* Vorliegender Text
^^^^^^^^^^^^^^^^

# Komplett-PC zu verkaufen



## towa94 (26. Januar 2013)

Hey zusammen,
ich würde ganz gerne folgenden PC verkaufen. Er war jetzt 2 1/2 Jahre im Einsatz und läuft bis heute noch super. Gekauft hab ich ihn für 799€ bei Media-Markt.
Komponenten sind folgende:

CPU: Intel Core i7 920 (2,66GHz)
Grafikkarte: ATI Sapphire HD 5770 Vapor-X (Eine HD 4650 hätte ich auch noch)
Mainboard: Acer FX58M
RAM: 4GB DDR3 Samsung
Netzteil: Lite-on 450W
Festplatte: 1TB Western Digital (WD10EAVS-00D7B1)
DVD Brenner

Bei Interesse bitte melden. Preislich dachte ich so an ca. 250€.


----------



## Kryonik (16. Februar 2013)

^^^^^^^^^^^^^^^^

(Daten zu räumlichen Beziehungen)
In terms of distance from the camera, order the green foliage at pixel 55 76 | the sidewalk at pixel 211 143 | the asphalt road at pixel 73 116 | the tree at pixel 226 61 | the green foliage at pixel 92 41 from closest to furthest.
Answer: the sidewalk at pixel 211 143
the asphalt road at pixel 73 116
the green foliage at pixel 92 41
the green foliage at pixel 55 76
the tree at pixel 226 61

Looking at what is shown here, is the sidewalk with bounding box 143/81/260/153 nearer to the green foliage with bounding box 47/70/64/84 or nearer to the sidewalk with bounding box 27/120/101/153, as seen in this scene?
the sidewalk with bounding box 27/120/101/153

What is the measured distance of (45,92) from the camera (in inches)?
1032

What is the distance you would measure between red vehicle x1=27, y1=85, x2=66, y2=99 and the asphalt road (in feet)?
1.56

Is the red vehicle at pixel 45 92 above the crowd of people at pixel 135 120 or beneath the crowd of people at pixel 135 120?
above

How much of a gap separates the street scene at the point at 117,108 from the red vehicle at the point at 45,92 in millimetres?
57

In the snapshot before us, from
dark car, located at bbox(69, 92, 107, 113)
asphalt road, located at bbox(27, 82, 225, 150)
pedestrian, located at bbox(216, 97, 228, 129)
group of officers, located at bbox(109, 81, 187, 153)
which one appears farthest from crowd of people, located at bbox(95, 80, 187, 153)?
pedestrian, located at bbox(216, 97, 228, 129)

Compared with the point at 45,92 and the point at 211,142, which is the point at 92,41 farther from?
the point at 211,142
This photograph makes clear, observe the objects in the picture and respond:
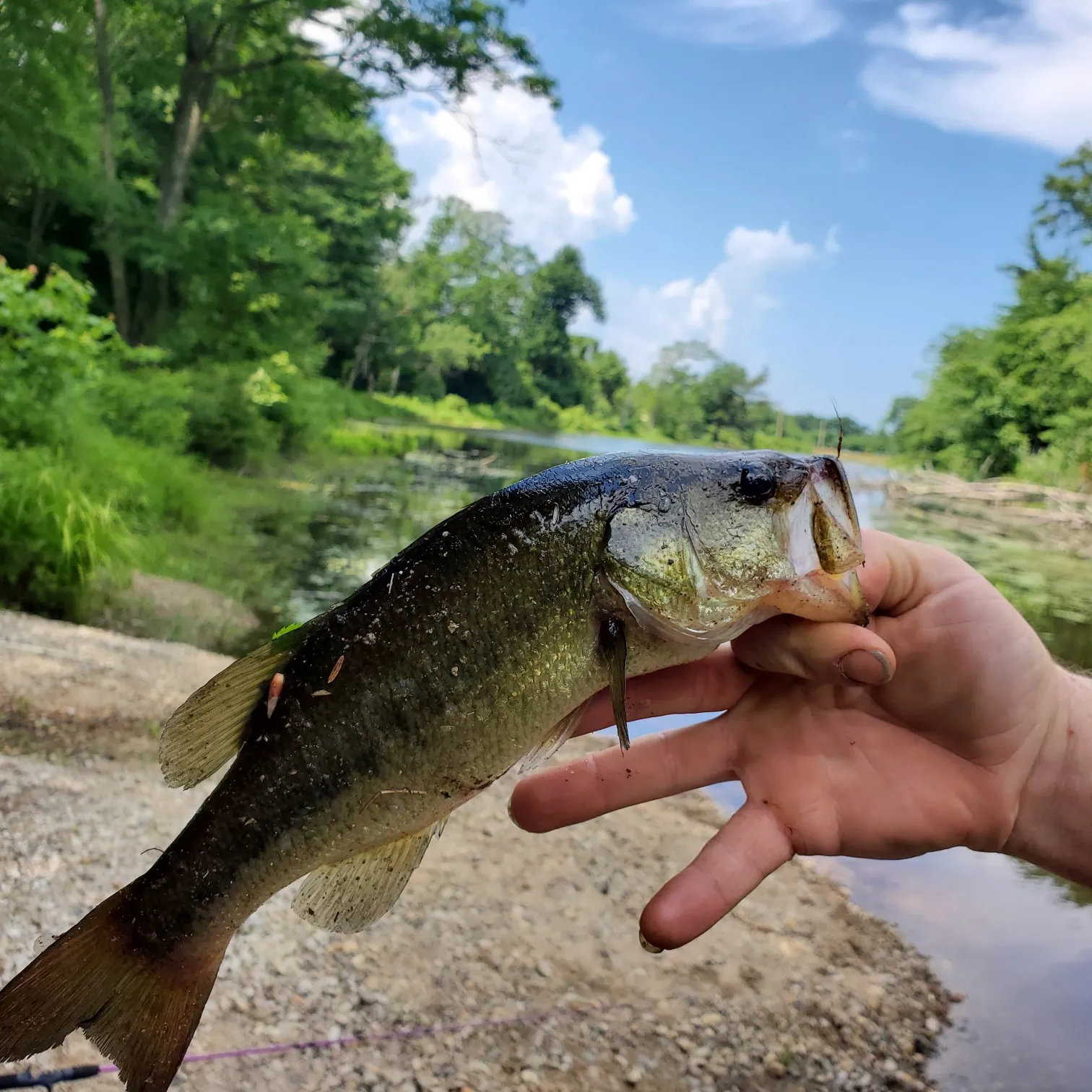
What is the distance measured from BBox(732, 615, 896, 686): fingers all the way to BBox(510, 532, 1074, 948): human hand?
21mm

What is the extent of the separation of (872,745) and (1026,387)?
143 feet

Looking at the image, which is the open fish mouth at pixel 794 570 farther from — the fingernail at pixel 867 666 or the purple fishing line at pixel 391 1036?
the purple fishing line at pixel 391 1036

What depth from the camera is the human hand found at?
213cm

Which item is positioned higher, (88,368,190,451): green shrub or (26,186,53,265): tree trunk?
(26,186,53,265): tree trunk

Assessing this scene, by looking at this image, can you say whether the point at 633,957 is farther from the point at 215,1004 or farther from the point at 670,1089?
the point at 215,1004

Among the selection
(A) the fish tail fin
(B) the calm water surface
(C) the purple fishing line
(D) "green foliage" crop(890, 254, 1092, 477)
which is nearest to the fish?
(A) the fish tail fin

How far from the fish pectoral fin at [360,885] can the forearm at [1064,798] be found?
1.69 m

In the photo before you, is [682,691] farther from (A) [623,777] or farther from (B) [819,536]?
(B) [819,536]

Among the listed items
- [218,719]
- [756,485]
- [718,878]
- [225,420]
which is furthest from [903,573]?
[225,420]

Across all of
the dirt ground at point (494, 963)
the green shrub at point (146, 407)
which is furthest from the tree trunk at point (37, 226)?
the dirt ground at point (494, 963)

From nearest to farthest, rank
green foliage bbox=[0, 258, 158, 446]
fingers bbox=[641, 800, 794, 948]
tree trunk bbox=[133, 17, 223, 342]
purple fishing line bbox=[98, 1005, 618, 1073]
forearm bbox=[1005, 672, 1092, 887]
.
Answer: fingers bbox=[641, 800, 794, 948] < forearm bbox=[1005, 672, 1092, 887] < purple fishing line bbox=[98, 1005, 618, 1073] < green foliage bbox=[0, 258, 158, 446] < tree trunk bbox=[133, 17, 223, 342]

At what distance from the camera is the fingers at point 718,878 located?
198 cm

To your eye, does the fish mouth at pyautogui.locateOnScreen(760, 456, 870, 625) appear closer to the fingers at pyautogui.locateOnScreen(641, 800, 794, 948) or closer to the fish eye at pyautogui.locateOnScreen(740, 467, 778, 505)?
the fish eye at pyautogui.locateOnScreen(740, 467, 778, 505)

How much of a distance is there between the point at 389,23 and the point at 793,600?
18.1 meters
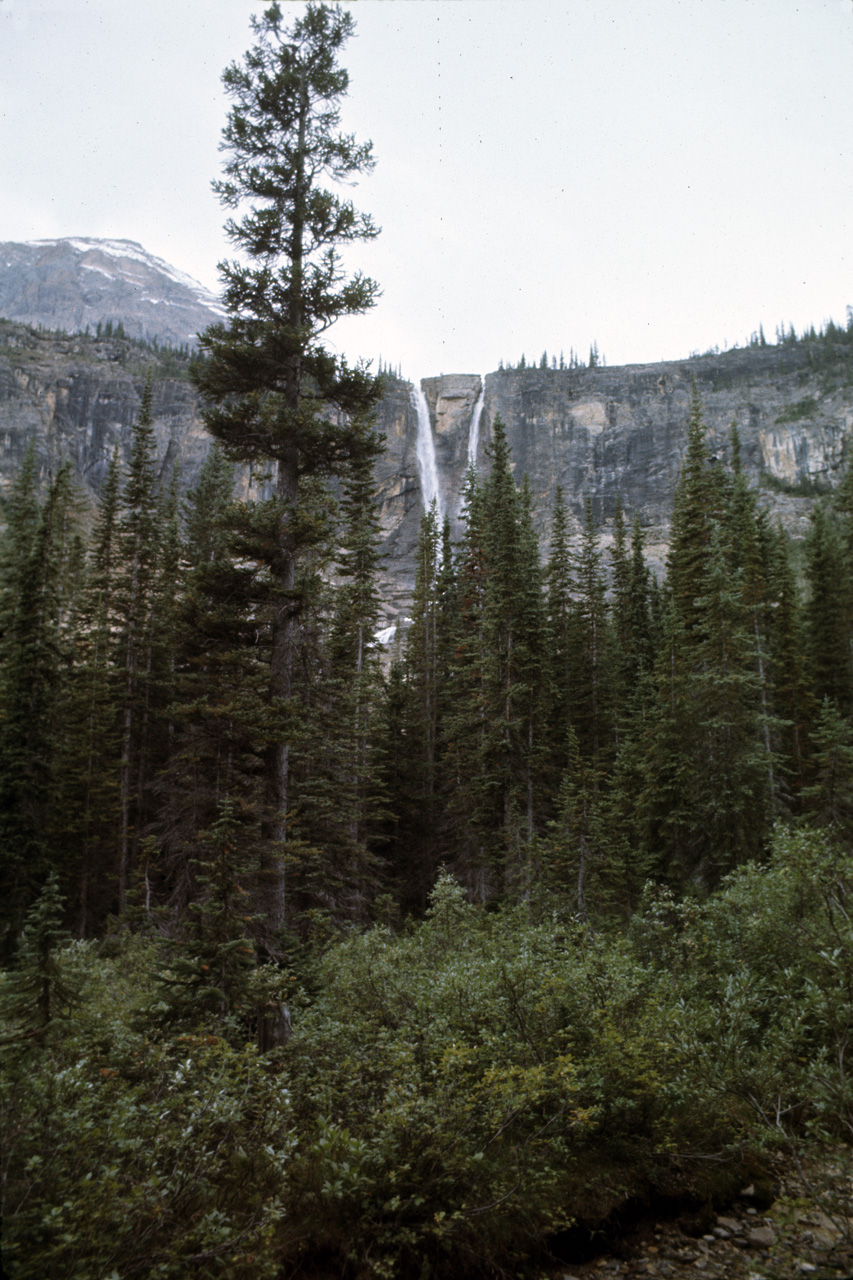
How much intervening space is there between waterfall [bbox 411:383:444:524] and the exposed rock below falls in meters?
1.33

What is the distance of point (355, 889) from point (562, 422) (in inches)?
4820

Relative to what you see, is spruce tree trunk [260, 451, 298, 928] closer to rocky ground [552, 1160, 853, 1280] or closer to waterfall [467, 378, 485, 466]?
rocky ground [552, 1160, 853, 1280]

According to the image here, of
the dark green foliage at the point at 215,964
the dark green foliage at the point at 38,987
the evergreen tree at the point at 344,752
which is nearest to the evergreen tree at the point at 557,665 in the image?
the evergreen tree at the point at 344,752

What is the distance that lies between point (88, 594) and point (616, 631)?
2789cm

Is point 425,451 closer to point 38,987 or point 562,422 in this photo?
point 562,422

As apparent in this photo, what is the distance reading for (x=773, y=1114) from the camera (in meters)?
6.30

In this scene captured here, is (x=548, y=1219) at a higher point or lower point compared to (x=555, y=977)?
lower

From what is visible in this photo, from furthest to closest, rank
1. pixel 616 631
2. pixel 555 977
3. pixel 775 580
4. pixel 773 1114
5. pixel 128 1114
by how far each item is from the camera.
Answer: pixel 616 631 → pixel 775 580 → pixel 555 977 → pixel 773 1114 → pixel 128 1114

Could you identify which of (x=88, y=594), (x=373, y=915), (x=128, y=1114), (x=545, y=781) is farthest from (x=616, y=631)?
(x=128, y=1114)

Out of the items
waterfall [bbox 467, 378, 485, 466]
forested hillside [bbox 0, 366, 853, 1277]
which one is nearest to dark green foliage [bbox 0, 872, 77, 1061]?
forested hillside [bbox 0, 366, 853, 1277]

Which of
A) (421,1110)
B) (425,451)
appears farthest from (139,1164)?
(425,451)

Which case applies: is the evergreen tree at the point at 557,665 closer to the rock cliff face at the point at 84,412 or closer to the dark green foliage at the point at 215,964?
the dark green foliage at the point at 215,964

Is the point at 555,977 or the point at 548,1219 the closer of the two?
the point at 548,1219

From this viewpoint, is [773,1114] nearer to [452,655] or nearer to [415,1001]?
[415,1001]
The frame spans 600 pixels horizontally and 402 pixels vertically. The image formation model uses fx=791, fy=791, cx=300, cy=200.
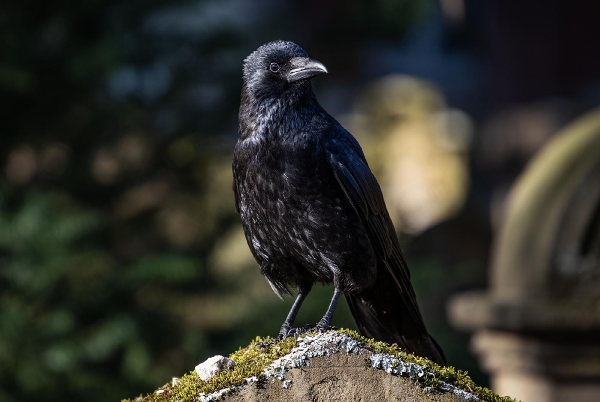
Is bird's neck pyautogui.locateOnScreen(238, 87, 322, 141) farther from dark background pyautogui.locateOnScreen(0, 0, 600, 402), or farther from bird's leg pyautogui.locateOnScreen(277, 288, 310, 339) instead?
dark background pyautogui.locateOnScreen(0, 0, 600, 402)

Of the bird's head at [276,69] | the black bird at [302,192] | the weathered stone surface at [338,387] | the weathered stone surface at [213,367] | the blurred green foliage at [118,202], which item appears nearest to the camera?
the weathered stone surface at [338,387]

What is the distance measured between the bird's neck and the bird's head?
0.03 meters

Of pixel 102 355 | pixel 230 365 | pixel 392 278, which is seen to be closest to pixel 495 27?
pixel 102 355

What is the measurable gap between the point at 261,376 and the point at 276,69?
1.37m

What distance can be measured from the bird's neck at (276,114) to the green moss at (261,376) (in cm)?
88

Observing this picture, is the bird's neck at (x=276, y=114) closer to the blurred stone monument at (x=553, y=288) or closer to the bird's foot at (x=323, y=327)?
the bird's foot at (x=323, y=327)

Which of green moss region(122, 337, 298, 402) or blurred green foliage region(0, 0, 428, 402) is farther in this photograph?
blurred green foliage region(0, 0, 428, 402)

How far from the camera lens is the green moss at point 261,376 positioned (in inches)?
100

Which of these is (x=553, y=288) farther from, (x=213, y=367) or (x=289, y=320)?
(x=213, y=367)

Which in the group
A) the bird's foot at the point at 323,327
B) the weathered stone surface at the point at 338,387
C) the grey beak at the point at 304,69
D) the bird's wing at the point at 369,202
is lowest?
the weathered stone surface at the point at 338,387

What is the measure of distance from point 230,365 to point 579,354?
123 inches

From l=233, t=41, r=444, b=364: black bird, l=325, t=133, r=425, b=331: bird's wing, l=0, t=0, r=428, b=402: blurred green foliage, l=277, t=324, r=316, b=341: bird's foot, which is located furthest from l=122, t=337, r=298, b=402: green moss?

^^^^^^^^^^^^^^^^

* Arbeitsaufträge
1. Zu welchem Preis wurde der PC laut dem Text zum PC-Verkauf bei Media-Markt gekauft?
2. Zähle alle Bauteilkategorien auf, die in der Komponentenliste des Texts zum PC-Verkauf vor einem Doppelpunkt stehen.
3. Schreibe den Text zum PC-Verkauf nach seiner letzten Zeile weiter.

* Ergebnisse je Aufgabe
1. Für 799 €.

2. CPU, Grafikkarte, Mainboard, RAM, Netzteil, Festplatte

3.
Ist sicher ein ACER M7720, bei dem du die ursprünglich verbaute Grafikkarte gegen die ATI Sapphire HD 5770 Vapor-X ausgetauscht hast. Stimmt‘s oder liege ich richtig? Veröffentliche doch mal ein Foto von dem PC, wie er heute aussieht. Ohne Fotos kann man sich keinen Eindruck vom tatsächlichen Zustand verschaffen. Ist der PC aus einem Nichtraucherhaushalt?


----------



## towa94 (23. Februar 2013)

Ja, da liegst du komplett richtig.
Pc stammt auch aus einem Nichtraucherhaushalt.
Bilder folgen...

PS: Fairerweise will ich dazu sagen,dass ich schon einen Interessenten habe.


----------



## Kryonik (23. Februar 2013)

**

Danke für die Bestätigung. Mein Beitrag (ohne Kaufabsicht) diente lediglich zur Optimierung des Informationsangebotes für die Community. Viel Glück!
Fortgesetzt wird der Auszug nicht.